I DON´T LIKE HUNT

I DON´T LIKE HUNT

Hunt=caça
But it is a figurative meaning in the article.
The corrupt oficials think about the country like about the place for hunting money, not more.
That’s why they are more dangerous than the real enemies.

1 Like

to hunt = to shoot = to chase.

Thanks for the help

thanks

“That’s why they are interested only in one thing: how quickly they can accumulate money here so that they can send their children to study in Sweden, England or France, to buy a substantial house somewhere in London or Florida and send their families to and then leave themselves, while recalling life in Russia as a bad dream which has finally ended.”

Assuming that this description is true, I wonder why they hope to live in London or Florida. Are these cities almost Utopias for wealthy immigrants from Russia? What do London and Florida have in common? I imagine that the climate of London is different from that of Florida.

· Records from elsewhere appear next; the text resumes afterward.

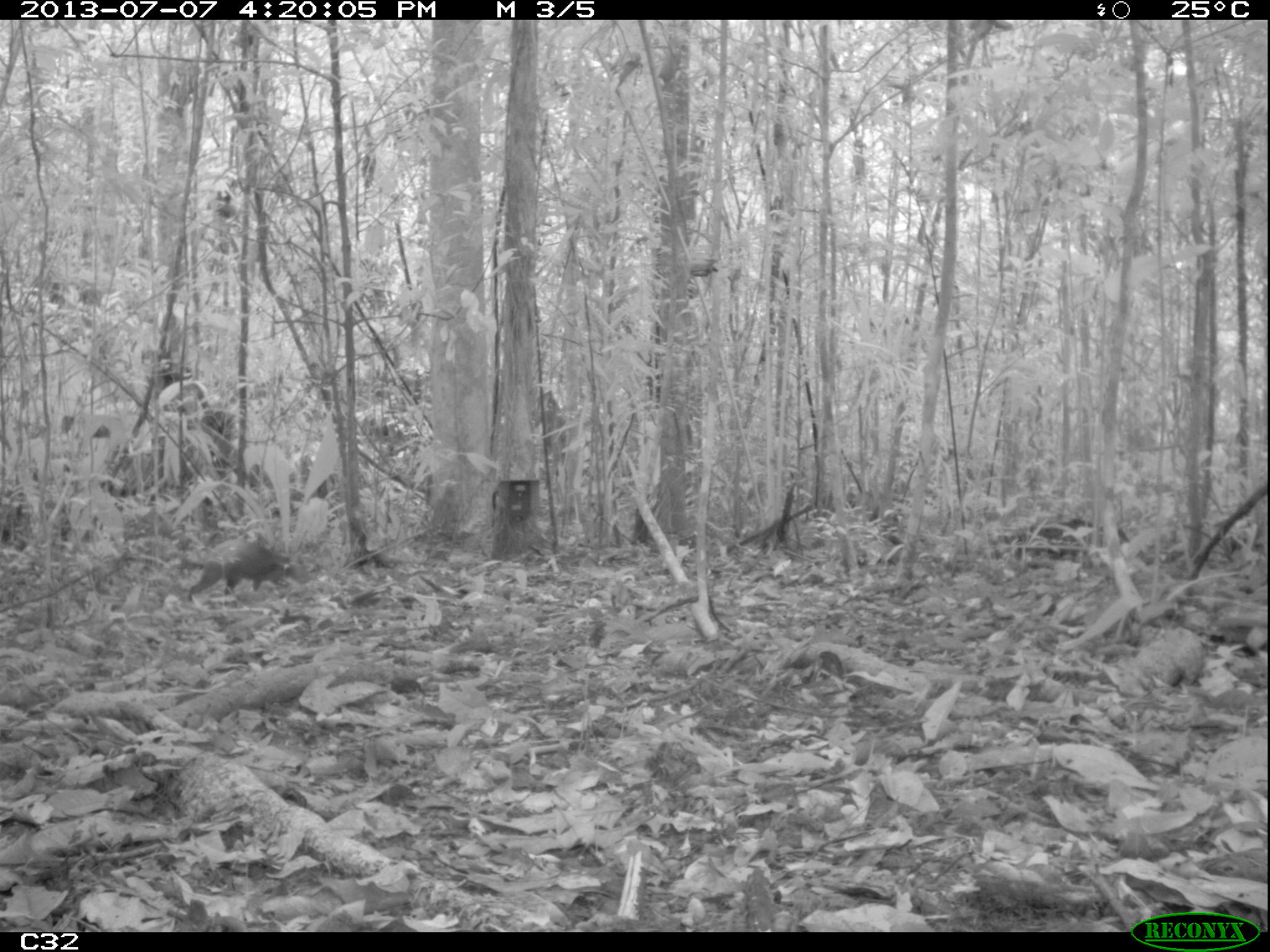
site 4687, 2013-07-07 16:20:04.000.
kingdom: Animalia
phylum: Chordata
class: Mammalia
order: Rodentia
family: Dasyproctidae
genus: Dasyprocta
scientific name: Dasyprocta leporina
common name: red-rumped agouti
Dasyprocta leporina (red-rumped agouti), count 1, age adult.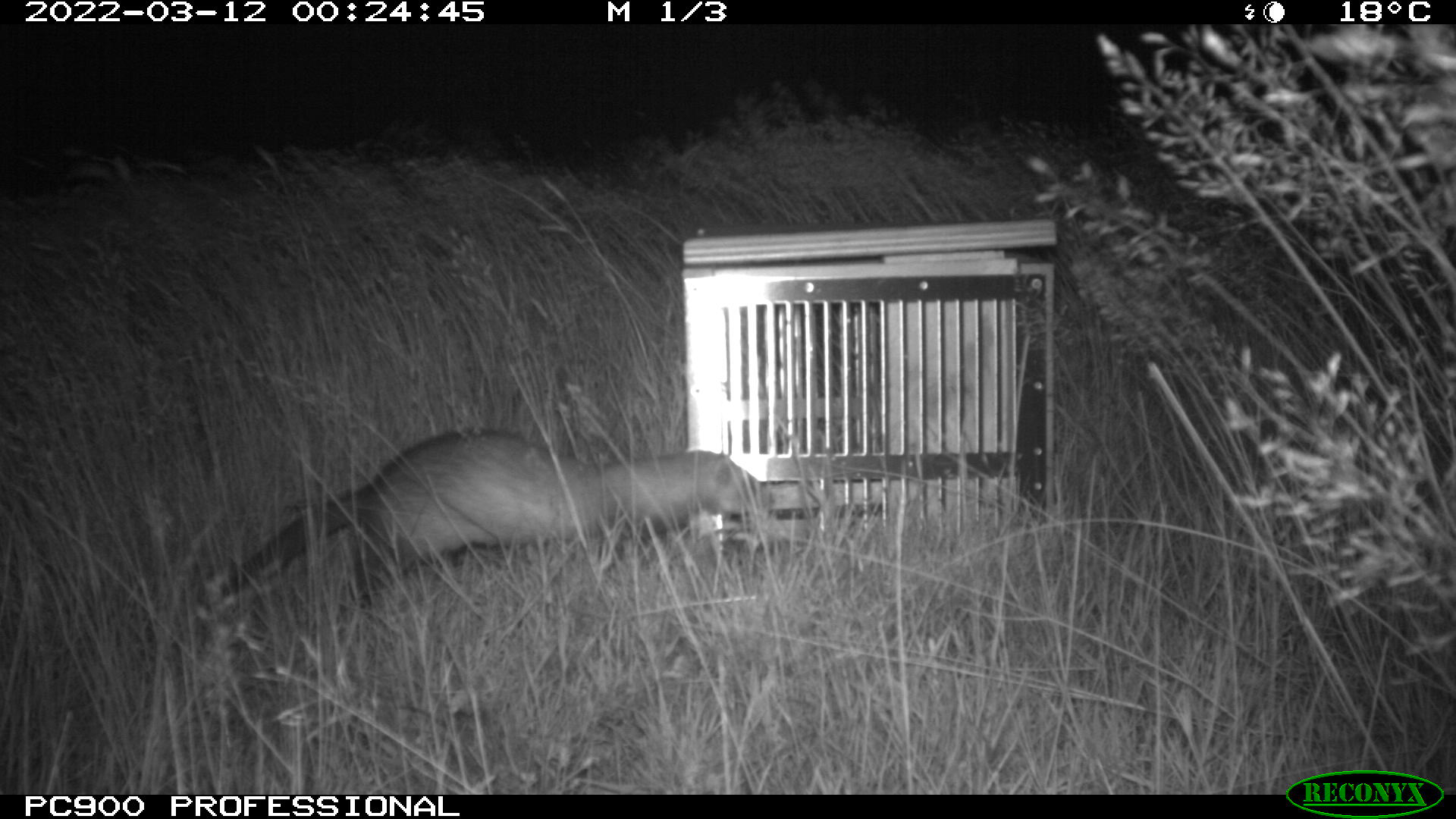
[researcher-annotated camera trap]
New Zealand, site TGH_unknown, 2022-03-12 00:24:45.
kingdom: Animalia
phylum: Chordata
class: Mammalia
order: Carnivora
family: Mustelidae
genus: Mustela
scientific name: Mustela furo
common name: ferret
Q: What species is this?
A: Ferret (Mustela furo).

Yutaka, the commom is that all these countries are rich: the USA, Great Britain, Sweden or France.
And our corruptionists would like to make money, often illegally, close to plunder, in Russia, but to live in a richer country.
And that’s our Russiasn ‘curse’ - instead to invest received money to Russia, the most of our oligarchs flee with the robbed money to other countries - and Russia is left poor and not well developped.
And it will be until our rich get more patriotic like in other countries and like our rich were before 1917.

Both London and Florida have a large Russian population, the same as the South of France. Being able to be “home from home” is an attraction for many would-be expats. In London you find super rich and super poor Russians, though. In St Tropez I only saw the super rich, but there are bound to be less well-off ones down there, too :slight_smile:

“But what kind of experience? What kind of human beings? Miller is writing about the man in the street, and it is incidentally rather a pity that it should be a street full of brothers. That is the penalty of leaving your native land. It means transferring your roots into shallower soil. Exile is probably more damaging to a novelist than to a painter or even a poet, because its effect is to take him out of contact with working life and narrow down his range to the street, the cafe, the church, the brothel and the studio. On the whole, in Miller’s books you are reading about people living the expatriate life, people drinking, talking, meditating, and fornicating, not about people working, marrying, and bringing up children; a pity, because he would have described the one set of activities as well as the other.”

According to George Orwell, “a home away from home” is not a suitable place for writers. I assume that great novelists are unwiling to move out from the country, where Антон Павлович Чехов lived.

“In London you find super rich and super poor Russians …” This is very interesting. I wonder how this phenomenon could be analyzed. I imagine that these two groups of Russian “expats” are living independently of each other in different places in London. Will Russia become like a middle-class only country? Is this a good thing or a bad thing for Russian people?

I guess you’re a junior doctor in the NHS, then? :slight_smile:

Some of the most patriotic Russians, highly vocal in their anti-Western, anti-European rhetoric, own property, or have children living or studying in the West. Alexei Navalny the opposition figure, has exposed many cases. The problem is not a lack of patriotism. The problem is the business and investment climate in Russia.

I am not sure that non-rich Russians in London are super poor. My older son Eric, who is a professor at the University of London, has been playing ice hockey on a team of foreigners in London, and there are usually a few Russians, just normal working people.

I guess “poor” is in any case a relative term?

I read somewhere that people who are considered below the poverty line in Western Europe are in most cases very far from being destitute in (say) African terms…

There are certainly some “poor” people around here who smoke 20 cigarettes a day, drive an okay-ish car, and take foreign holidays each year…

Also came here expecting to find a political rant.

Apropos Jeremy Hunt, he is a fluent speaker of Japanese and Mandarin, I believe? (Which makes him quite unusual among modern British politicians.)

True, they are a monolingual lot generally, although there are quite a few Spanish speakers around (including the other Jeremy of course) as I hear them pop up on Spanish radio from time to time. Another outlier is Nick Clegg, who speaks Spanish, Dutch, German and French. Or so says Wikipedia.

Yes, his mother was Dutch, and he grew up with that language. And of course he’s married to a (stunning!)) Spanish lady. His German isn’t quite so impressive though (I heard him once - he’s basically functional but nothing more.)